L’enjeu dépasse la simple reproduction non autorisée. OpenAI est poursuivie pour cannibalisation d’audience et violation du Lanham Act. Les requérants démontrent que ChatGPT fournit des réponses générées à partir de leurs textes, amputant le trafic de leurs propres portails. L’intelligence artificielle fabrique des faits erronés qu’elle attribue faussement à Britannica. Cette altération porte un préjudice direct à une réputation bâtie sur 250 ans d’exactitude éditoriale.

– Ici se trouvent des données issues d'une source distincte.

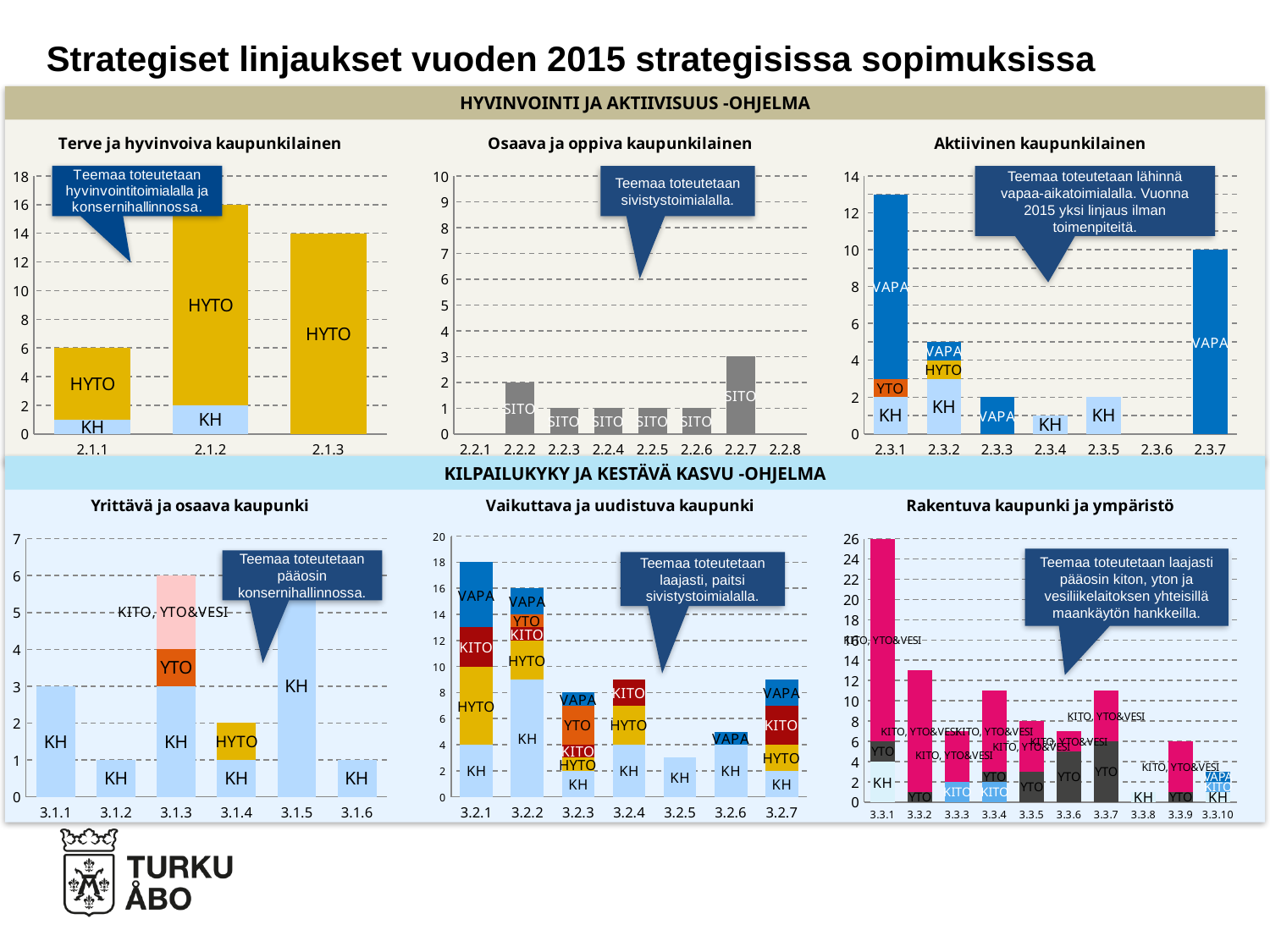
In the chart titled "Aktiivinen kaupunkilainen", what is the value for 2.3.7? 10 In the chart titled "Rakentuva kaupunki ja ympäristö", how many categories are shown on the x axis? 10 In the chart titled "Terve ja hyvinvoiva kaupunkilainen", what is the total height of the bar for 2.1.2? 16 In the chart titled "Aktiivinen kaupunkilainen", which category has the highest bar? 2.3.1 In the chart titled "Osaava ja oppiva kaupunkilainen", what is the value for 2.2.7? 3 In the chart titled "Yrittävä ja osaava kaupunki", what is the value for 3.1.1? 3 In the chart titled "Terve ja hyvinvoiva kaupunkilainen", which category has the lowest bar? 2.1.1 In the chart titled "Aktiivinen kaupunkilainen", is the total for 2.3.1 greater or less than 12? greater In the chart titled "Rakentuva kaupunki ja ympäristö", what is the total height of the bar for 3.3.1? 26 In the chart titled "Vaikuttava ja uudistuva kaupunki", which category has the highest bar? 3.2.1 In the chart titled "Osaava ja oppiva kaupunkilainen", how many categories are shown on the x axis? 8 In the chart titled "Vaikuttava ja uudistuva kaupunki", which category has the lowest bar? 3.2.5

La défense d’OpenAI s’appuie sur la doctrine du fair use. Cette riposte juridique paraît fragile face aux exigences des plaignants. Britannica demande un procès devant jury, la restitution de l’intégralité des profits générés grâce à ses corpus, et l’effacement pur et simple des algorithmes contaminés par ses données. Une victoire des éditeurs forcerait une refonte technique totale du secteur.